So far, everything we’ve discussed is firmly in our Solar System. Time for a change. Supernova is more of a thriller that happens to be set in space, but with a name like Supernova I think it’s still fair game. The story begins on a medical rescue vessel–a space ambulance. They hang out in space waiting for distress calls, presumably using some kind of Star Trek-like subspace communication to circumvent the whole speed of light thing.
They get a distress call from a mining colony on a “rogue moon”, presumably a planetary body that got ejected from its system. That’s certainly possible and indeed likely in some scenarios, so we’re off to a good start… and come to a grinding halt with the line “There is a lot of gravitational instability in that sector.” What does that mean? Gravity is a force induced by something with mass, so gravitational instability would mean something is changing mass. If you have two incredibly massive objects spinning around one another very quickly in an eccentric orbit, and you happen to be very close to them, the gravitational attraction you experience could certainly be variable, but it would be predictable, not unstable.

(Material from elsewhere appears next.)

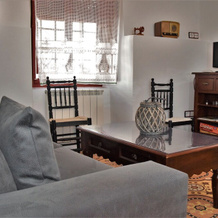 Apartamento Rural Valdeleon 1, Гранатула-де-Калатрава — фото 2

Well, regardless, it’s 3432 light years away, so we’re about to have our first encounter with faster-than-light travel. Here that’s called dimension jump, and it requires everyone to take off their clothes and get into clear tubes (dimensional stabilization units). Luckily everyone on the ship is a perfect physical specimen except the captain who dies in the jump.
In a theme we’ll see again, they have to fold up the solar panels to dimension jump. This is important because of… drag in dimensionless space? The ship creates some sort of wormhole for itself in a scene that’s… not too bad, actually. One of the keys to believable soft sci-fi is not to explain too much. If you casually drop a term like “dimension jump” and then don’t even attempt to explain it, you leave it to the viewer to fill in the blanks. Once you start throwing around numbers, equations, or technobabble, you just get yourself in trouble.

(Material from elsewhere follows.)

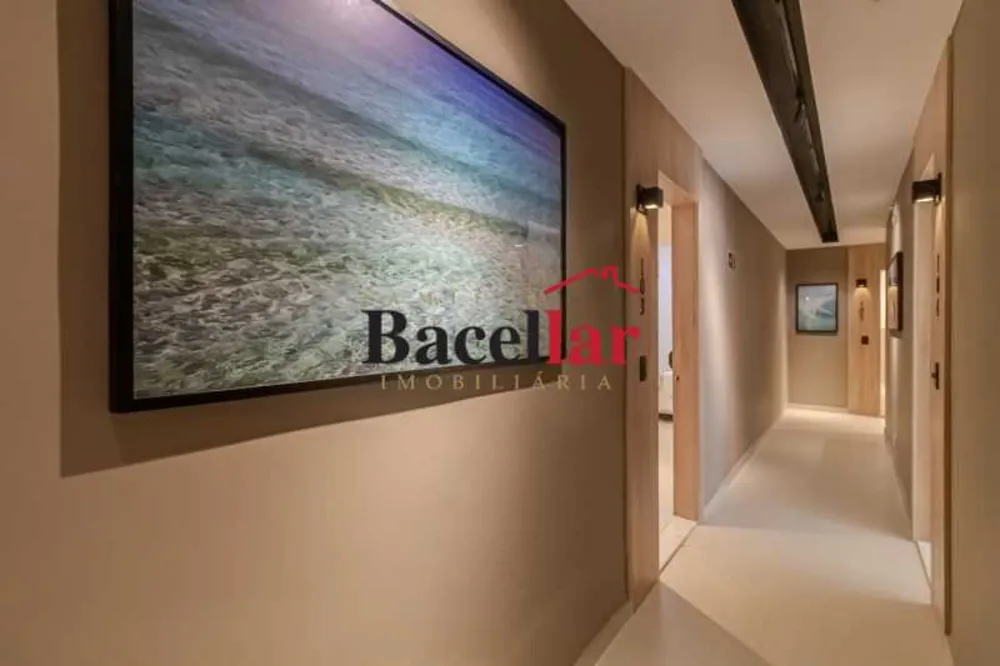 Apartamento, 1 quarto, 38 m² - Foto 19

“Blue giant. That’s gotta be 10 times the gravity of our Sun. We’ve jumped into a high-grav field right in the path of that moon’s debris cloud.” See? That’s exactly the sort of technobabble I was just talking about. Also, their navigational computer sucks. Blue giants are amongst the brightest stars in the universe, so it should’ve been well visible from 3000 light years away. From the visuals, it appears that the blue giant star is in a binary, though they never actually mention that in the film. It’s a beautiful depiction of a Roche lobe overflow binary, but it’s just thrown away.

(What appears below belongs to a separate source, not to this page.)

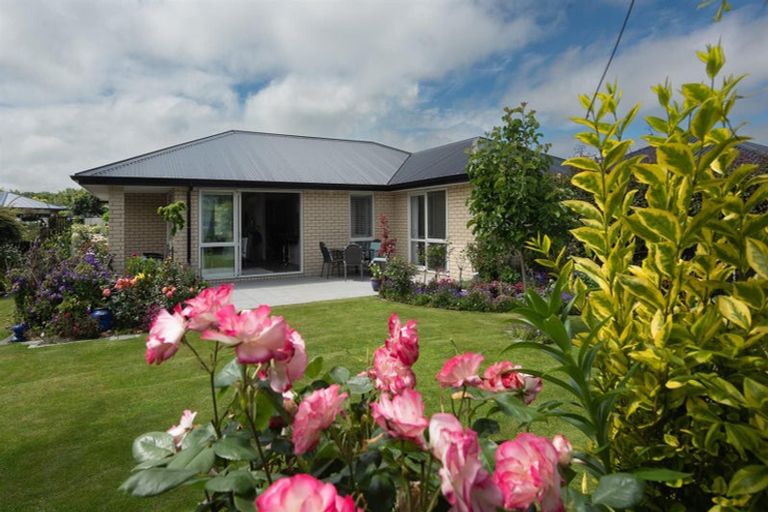 Photo of property in 19 Eric Batchelor Place, Waimate, 7924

On the rogue moon, the crew finds a mystery object which, after computer analysis, they discover is composed of 9th dimensional matter. I once attended a talk by a mathematician about 5- and 6-dimensional polygons. In attempting to explain what that meant, the speaker said, “Imagine a 4-dimensional polygon,” and my brain exploded. In astrophysics, we usually refer to time as the 4th dimension, so for a 4D polygon, all I could imagine was a regular 3D polygon changing in time. That’s not what mathematicians mean when they talk about this stuff though–all they mean is that you add another term in your equation. X + Y + Z gives you 3D, so you just need X + Y + Z + W. Voila! 4D polygon. You want 9 dimensions? Just add another 5 variables. I have no idea what this movie means by 9th dimensional matter, but whatever it is, it’s highly unstable and makes everyone homicidal and/or horny. There is a lot of inexplicable partial nudity in this film.
There isn’t even really a supernova either, despite the title. The 9th dimensional matter is going to explode, but our heroes jump away in time and we don’t actually see the outcome. Did the explosion of the 9th dimensional matter cause the star to explode or was the explosion of the 9D the supernova? I don’t think it’s asking too much for a film called Supernova to at least mention a supernova at some point.